◆ PASSAGE TO READ
┄┄┄┄┄┄

401(k) contribution limits for 2021 are $19,500 and an extra $6,500 if you’re turning 50.

A 401(k) plan is a retirement savings account offering solid tax benefits like tax-deductible contributions. And some companies also invest in their employees’ 401(k) plans, making employer-matching contributions the closest thing to free money you may encounter. But, there are limits.

How much can you contribute to your 401(k) in 2021?

In 2021, employees can contribute up to $19,500 to their 401(k) plans. If you’re at least 50 years old, you can make an additional catch-up contribution of up to $6,500. The IRS designated catch-up contributions as a way to help those closest to retirement save more.

Every year, the IRS updates limits on 401(k) plans based on inflation. These limits tend to increase slightly year after year. But this year, the employee 401(k) contribution limits for 2021 remained unchanged from 2020. (When you’re deciding what to contribute, remember that there are penalties for pulling money out before you’re 59 ½.)

How much can your employer contribute to your 401(k) in 2021?

There is no specific maximum amount that an employer can contribute to its employees’ 401(k) plans in 2021. However, the total defined contribution maximum limit for 2021 is $58,000 or $64,500 if you’re 50 or older. That includes employer contributions.

┄┄┄┄┄┄

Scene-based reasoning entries
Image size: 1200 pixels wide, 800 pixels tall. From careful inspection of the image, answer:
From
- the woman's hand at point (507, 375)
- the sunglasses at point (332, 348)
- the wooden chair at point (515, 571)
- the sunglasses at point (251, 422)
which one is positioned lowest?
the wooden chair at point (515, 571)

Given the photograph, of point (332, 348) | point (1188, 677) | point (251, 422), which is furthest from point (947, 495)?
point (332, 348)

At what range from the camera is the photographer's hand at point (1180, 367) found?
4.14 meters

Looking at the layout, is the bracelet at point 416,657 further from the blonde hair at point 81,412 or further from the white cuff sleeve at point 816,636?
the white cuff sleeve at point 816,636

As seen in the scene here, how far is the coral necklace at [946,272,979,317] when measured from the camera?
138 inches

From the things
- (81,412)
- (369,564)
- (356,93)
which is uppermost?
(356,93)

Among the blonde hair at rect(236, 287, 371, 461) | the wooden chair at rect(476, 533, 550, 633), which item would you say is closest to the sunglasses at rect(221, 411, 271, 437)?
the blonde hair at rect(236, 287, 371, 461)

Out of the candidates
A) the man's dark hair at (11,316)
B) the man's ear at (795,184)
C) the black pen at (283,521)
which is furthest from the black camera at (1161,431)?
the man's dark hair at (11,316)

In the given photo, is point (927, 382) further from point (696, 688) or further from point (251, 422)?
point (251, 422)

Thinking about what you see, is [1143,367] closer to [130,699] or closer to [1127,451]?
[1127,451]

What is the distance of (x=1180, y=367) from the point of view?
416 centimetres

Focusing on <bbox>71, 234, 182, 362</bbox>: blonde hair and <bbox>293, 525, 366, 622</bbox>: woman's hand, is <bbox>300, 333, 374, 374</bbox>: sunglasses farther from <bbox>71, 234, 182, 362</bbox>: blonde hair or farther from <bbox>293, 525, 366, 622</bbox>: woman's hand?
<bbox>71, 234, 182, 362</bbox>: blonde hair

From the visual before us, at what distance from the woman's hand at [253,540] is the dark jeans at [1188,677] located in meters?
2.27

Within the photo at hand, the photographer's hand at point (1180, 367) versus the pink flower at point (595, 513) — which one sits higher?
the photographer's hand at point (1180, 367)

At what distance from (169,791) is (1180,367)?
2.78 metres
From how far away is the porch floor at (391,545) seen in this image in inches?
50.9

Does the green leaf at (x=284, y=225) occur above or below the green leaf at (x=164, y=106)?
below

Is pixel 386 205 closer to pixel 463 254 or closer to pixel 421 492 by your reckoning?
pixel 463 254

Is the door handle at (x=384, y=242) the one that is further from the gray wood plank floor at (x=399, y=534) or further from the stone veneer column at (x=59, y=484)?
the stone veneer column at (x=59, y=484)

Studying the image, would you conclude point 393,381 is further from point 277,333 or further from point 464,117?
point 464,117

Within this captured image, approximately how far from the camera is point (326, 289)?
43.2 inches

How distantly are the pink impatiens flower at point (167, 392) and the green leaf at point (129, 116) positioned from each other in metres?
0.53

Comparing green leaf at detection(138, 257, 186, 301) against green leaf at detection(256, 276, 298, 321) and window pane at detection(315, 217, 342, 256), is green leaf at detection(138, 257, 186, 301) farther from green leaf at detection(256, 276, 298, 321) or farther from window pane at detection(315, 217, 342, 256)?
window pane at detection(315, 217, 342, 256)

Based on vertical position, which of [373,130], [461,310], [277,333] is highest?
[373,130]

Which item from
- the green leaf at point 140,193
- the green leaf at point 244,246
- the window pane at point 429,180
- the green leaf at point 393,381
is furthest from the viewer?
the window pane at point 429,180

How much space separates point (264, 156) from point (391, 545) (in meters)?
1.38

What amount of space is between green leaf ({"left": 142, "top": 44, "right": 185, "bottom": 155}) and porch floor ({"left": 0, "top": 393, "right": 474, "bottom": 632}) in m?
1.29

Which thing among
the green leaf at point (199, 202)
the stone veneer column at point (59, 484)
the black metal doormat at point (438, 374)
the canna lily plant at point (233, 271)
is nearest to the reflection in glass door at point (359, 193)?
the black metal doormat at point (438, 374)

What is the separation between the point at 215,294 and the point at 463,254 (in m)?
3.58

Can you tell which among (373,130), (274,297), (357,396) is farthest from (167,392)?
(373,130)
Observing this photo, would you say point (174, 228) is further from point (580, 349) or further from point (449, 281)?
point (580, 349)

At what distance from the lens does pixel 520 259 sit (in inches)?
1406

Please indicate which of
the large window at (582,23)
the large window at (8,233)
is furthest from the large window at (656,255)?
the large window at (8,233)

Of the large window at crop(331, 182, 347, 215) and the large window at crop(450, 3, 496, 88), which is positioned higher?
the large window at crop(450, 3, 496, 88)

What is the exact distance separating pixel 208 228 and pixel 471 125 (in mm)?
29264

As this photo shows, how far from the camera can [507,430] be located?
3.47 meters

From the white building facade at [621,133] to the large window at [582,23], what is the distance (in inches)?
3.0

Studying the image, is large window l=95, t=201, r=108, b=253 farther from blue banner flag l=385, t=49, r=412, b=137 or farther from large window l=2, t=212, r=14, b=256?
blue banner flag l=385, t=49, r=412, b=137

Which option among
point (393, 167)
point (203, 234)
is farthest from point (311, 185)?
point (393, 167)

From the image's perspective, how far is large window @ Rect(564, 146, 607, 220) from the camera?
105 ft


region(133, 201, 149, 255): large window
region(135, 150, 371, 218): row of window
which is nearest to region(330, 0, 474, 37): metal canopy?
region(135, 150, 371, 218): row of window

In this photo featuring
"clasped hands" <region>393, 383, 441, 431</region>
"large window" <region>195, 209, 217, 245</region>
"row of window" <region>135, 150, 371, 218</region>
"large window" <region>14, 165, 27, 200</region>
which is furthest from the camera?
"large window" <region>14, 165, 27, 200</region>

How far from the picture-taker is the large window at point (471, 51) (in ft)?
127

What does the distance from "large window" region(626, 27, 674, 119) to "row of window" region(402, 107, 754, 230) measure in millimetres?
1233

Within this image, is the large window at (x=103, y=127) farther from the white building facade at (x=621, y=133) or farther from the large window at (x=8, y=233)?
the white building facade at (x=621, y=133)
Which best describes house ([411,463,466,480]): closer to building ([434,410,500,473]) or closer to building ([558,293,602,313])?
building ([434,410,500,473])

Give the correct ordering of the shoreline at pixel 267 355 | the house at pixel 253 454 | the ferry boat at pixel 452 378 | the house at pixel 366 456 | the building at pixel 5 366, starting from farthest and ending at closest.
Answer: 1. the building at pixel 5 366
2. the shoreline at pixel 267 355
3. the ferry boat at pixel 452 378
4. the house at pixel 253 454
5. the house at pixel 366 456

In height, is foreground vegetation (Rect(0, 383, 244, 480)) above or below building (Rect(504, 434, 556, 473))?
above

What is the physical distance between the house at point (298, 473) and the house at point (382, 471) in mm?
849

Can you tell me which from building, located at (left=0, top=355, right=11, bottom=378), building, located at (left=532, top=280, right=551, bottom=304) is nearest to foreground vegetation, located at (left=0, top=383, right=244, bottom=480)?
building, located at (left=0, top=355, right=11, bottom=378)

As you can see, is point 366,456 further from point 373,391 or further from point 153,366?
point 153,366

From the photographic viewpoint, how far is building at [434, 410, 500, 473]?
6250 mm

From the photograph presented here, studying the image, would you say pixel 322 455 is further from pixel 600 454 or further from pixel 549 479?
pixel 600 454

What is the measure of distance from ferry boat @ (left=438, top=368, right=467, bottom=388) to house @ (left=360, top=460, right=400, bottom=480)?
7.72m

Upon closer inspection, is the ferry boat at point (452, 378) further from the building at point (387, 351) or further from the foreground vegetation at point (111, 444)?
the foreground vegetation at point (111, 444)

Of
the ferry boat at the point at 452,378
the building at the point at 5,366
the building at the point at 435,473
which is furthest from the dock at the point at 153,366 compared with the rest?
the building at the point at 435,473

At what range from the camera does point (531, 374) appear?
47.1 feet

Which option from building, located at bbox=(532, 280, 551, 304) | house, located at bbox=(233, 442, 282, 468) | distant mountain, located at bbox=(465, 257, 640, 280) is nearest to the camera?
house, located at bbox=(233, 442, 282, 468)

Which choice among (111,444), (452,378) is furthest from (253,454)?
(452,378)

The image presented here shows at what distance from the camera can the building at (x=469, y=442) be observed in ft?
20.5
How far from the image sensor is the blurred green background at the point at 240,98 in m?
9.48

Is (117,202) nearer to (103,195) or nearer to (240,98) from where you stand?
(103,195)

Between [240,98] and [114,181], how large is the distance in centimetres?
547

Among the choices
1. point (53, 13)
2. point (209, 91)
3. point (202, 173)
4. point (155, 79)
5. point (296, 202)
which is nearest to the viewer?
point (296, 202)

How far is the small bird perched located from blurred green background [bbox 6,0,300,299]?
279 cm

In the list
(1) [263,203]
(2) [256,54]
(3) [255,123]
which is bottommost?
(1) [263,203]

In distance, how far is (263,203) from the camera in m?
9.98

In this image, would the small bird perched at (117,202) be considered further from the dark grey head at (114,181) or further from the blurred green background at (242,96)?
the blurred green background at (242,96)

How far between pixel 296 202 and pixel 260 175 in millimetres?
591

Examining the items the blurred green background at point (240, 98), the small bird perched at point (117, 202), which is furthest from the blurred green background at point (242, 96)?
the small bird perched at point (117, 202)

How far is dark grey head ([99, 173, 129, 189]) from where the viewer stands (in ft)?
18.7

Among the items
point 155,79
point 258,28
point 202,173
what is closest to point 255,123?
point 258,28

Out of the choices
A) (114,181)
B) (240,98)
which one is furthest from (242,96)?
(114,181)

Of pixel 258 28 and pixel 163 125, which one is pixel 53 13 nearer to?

┄┄┄┄┄┄

◆ PARTS OF THE EXERCISE
A – According to the 401(k) passage, before what age does pulling money out bring penalties?
B – Reproduce word for word the part of the 401(k) passage starting with "How much can you contribute" and going on through "you’re 59 ½.)".

◆ SOLUTIONS TO EACH TASK
A – 59 ½

B –
How much can you contribute to your 401(k) in 2021?

In 2021, employees can contribute up to $19,500 to their 401(k) plans. If you’re at least 50 years old, you can make an additional catch-up contribution of up to $6,500. The IRS designated catch-up contributions as a way to help those closest to retirement save more.

Every year, the IRS updates limits on 401(k) plans based on inflation. These limits tend to increase slightly year after year. But this year, the employee 401(k) contribution limits for 2021 remained unchanged from 2020. (When you’re deciding what to contribute, remember that there are penalties for pulling money out before you’re 59 ½.)